### Using the information
- A) In the passage about Braose, what did King William give Fécamp Abbey in 1085 to compensate it for its claims at Hastings?
- B) Carry on the passage about Braose from its final sentence.

Braose had been given extensive lands in Sussex by 1073. He became feudal baron of the Rape of Bramber where he built Bramber Castle. Braose was also awarded lands around Wareham and Corfe in Dorset, two manors in Surrey, Southcote in Berkshire and Downton in Wiltshire. He became one of the most powerful of the new feudal barons of the early Norman era.

He continued to bear arms alongside King William in campaigns in England, and Normandy and Maine in France.

He was a pious man and made considerable grants to the Abbey of Saint Florent, in Saumur, Normandy, and endowed the foundation of priories at Sele near Bramber and at Briouze.

He was soon occupying a new Norman castle at Bramber, guarding the strategically important harbor at Steyning. He began a vigorous boundary dispute and power struggle with the monks of Fécamp Abbey in Normandy to whom William the Conqueror had granted Steyning.

== Land disputes==
Braose built a bridge at Bramber and demanded tolls from ships travelling further along the river to the busy port at Steyning. The monks challenged this, and they also disputed Braose's right to bury people in the churchyard of his new church of Saint Nicholas at Bramber, demanding the burial fees for themselves, despite the church's having been built to serve the castle and not the town. The monks then produced forged documents to defend their position and were unhappy with the failure of their claim on Hastings, which was very similar. They claimed the same freedoms and land tenure in Hastings as King Edward the Confessor had given them at Steyning. On a technicality, King William was bound to uphold all rights and freedoms held by the abbey before King Edward's death, but the monks had already been expelled ten years before that. William wanted to hold Hastings for himself for strategic reasons, and he ignored the problem until 1085, when he confirmed the abbey's claims to Steyning but compensated it for its claims at Hastings with land in the manor of Bury, near Pulborough in Sussex.

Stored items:
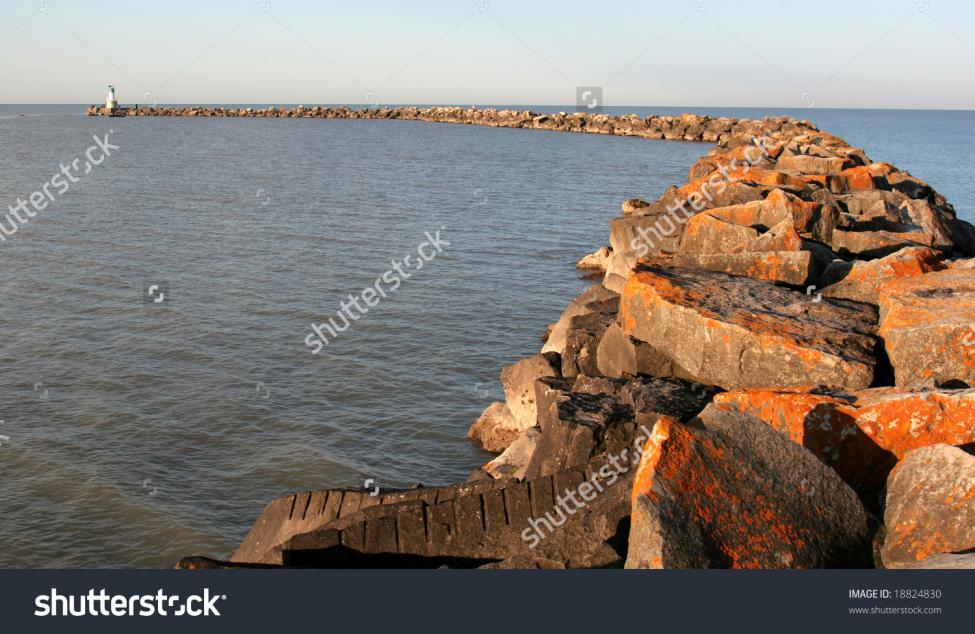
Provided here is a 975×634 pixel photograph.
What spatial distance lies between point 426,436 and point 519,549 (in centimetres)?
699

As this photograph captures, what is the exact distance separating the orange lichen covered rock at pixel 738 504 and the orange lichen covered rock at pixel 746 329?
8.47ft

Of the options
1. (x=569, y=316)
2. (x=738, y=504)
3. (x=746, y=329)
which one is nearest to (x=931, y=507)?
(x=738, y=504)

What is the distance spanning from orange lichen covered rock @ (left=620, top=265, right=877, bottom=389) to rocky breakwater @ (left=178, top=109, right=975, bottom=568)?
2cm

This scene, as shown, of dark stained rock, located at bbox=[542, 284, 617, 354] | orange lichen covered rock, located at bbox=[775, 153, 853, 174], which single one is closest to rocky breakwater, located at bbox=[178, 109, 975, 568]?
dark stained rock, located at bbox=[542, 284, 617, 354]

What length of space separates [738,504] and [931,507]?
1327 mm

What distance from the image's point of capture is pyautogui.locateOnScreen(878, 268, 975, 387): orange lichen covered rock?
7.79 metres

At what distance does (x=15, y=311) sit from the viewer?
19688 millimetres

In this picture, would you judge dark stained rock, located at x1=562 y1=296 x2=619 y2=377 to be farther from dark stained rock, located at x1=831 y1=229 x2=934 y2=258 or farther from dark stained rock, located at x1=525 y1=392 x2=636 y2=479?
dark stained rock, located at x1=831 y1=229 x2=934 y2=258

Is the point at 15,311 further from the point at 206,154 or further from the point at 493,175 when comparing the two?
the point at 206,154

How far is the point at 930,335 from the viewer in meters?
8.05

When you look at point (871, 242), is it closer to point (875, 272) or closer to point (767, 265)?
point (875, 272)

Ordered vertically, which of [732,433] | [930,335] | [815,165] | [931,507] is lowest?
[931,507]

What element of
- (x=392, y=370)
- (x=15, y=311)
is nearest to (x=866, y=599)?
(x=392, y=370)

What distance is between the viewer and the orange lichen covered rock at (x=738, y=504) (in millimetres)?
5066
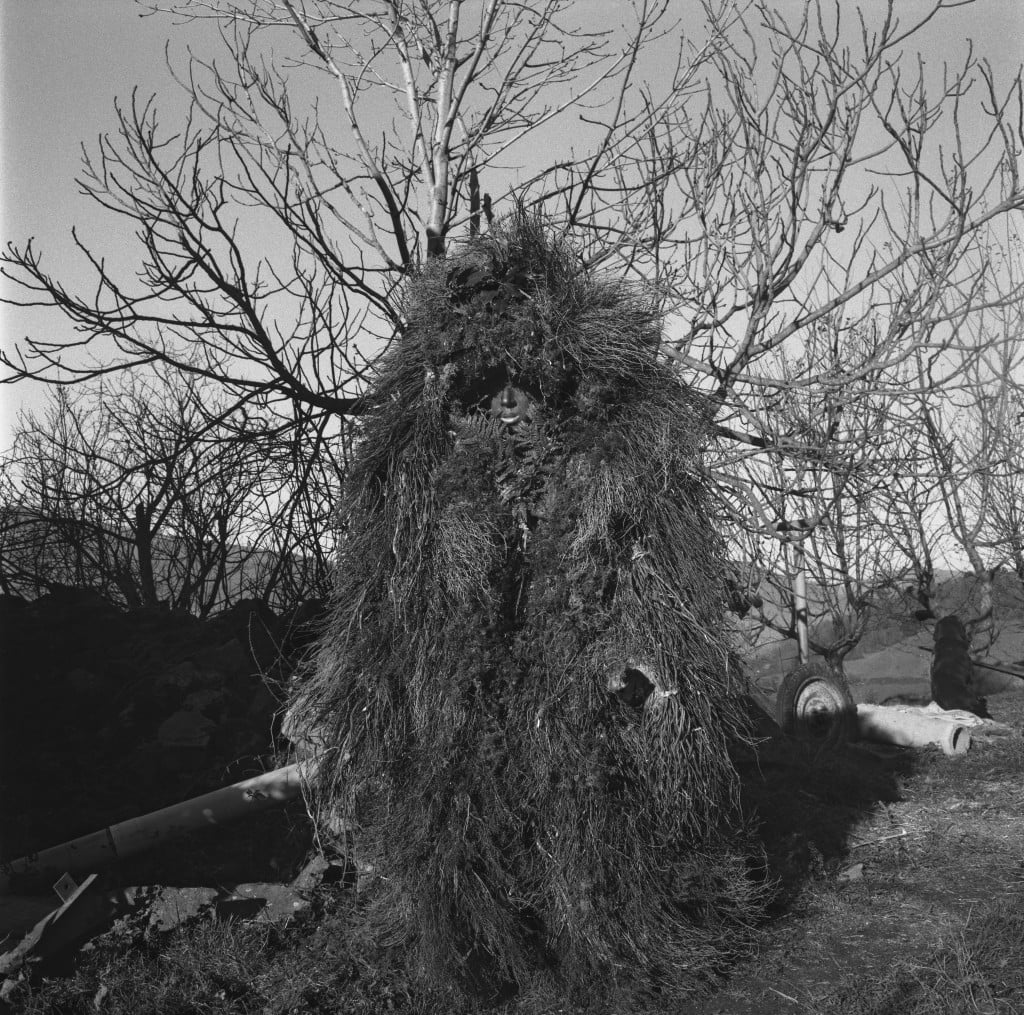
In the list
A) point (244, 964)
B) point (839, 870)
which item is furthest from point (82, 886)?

==

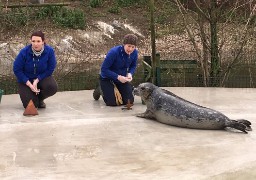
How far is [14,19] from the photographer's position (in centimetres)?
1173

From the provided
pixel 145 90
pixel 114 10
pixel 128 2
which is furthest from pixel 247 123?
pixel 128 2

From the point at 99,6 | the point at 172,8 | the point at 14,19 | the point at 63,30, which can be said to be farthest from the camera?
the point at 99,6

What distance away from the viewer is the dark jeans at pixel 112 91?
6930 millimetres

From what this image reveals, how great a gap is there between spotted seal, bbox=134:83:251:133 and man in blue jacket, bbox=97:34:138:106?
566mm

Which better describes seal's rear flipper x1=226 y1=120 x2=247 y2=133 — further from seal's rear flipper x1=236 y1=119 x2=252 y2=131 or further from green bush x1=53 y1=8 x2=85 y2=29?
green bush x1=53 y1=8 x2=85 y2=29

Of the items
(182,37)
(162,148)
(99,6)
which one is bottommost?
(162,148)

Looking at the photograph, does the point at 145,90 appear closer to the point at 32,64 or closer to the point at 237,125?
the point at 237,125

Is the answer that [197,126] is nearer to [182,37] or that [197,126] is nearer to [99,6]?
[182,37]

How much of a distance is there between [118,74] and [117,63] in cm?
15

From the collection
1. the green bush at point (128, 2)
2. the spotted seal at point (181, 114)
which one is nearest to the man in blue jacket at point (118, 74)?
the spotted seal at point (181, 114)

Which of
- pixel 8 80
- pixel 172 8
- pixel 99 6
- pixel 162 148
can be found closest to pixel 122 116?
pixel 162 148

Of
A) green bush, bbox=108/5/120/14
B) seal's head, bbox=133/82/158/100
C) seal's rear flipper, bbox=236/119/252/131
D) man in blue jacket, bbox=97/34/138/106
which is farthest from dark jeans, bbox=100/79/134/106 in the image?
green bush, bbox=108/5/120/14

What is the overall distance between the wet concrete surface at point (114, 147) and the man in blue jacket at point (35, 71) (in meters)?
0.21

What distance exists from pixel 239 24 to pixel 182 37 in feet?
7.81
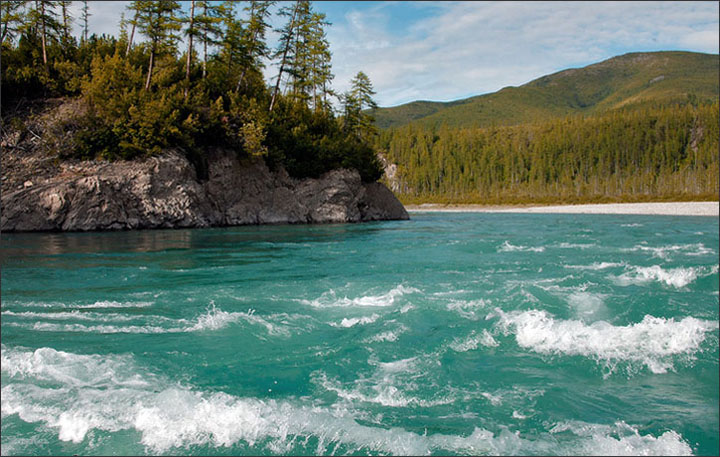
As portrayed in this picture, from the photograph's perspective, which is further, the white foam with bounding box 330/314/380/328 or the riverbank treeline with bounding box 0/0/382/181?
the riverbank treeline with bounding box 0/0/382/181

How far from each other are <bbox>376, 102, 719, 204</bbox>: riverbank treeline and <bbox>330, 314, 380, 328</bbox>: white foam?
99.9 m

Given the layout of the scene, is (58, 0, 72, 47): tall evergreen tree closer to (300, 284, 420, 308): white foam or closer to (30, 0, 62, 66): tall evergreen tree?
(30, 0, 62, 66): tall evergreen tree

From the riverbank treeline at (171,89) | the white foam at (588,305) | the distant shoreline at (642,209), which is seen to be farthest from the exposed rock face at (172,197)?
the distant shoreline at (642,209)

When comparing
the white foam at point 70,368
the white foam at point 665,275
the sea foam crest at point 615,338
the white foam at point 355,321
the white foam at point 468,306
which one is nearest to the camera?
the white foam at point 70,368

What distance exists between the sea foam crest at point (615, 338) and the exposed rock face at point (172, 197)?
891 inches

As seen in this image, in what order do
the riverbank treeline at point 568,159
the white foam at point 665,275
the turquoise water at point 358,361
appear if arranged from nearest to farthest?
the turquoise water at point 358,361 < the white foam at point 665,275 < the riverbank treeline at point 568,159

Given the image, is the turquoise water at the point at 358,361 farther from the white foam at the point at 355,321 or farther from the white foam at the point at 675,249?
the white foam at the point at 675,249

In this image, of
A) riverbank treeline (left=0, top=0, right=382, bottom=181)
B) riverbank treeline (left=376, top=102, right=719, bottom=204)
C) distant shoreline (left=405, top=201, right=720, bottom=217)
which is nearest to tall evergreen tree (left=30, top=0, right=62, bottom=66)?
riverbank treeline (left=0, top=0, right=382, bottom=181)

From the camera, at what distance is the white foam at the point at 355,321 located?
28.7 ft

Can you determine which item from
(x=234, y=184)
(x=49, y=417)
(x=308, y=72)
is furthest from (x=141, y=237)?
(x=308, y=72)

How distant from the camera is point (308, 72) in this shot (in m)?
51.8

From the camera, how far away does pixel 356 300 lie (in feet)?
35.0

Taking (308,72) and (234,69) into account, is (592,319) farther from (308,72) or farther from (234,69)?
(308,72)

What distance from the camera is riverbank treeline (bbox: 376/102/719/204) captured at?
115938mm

### Numbered answers
- A) Land in the manor of Bury, near Pulborough in Sussex.

- B)
In 1086, King William called his sons, barons, and bishops to court (the last time an English king presided personally, with his full court, to decide a matter of law) to settle the Steyning disputes, which took a full day. The result was a decision in favor of the abbey. William de Braose was forced to curtail his bridge tolls and give up encroachments onto the abbey's lands, including a farmed rabbit warren, a park, burgage tenements, and a channel used to fill his moat. Braose also had to organise an exhumation of all Bramber's dead, the bodies being transferred to the abbey's churchyard of Saint Cuthman in Steyning.

==Progeny==
William de Braose was succeeded as Lord of Bramber by his son, Philip de Braose, starting an important Anglo-Norman dynasty (see House of Braose).

==Death==
William de Braose was present in 1093 at the consecration of a church in Briouze, Normandy. However, his son Philip was issuing charters as Lord of Bramber in 1096, indicating that William de Braose died sometime between 1093 and 1096.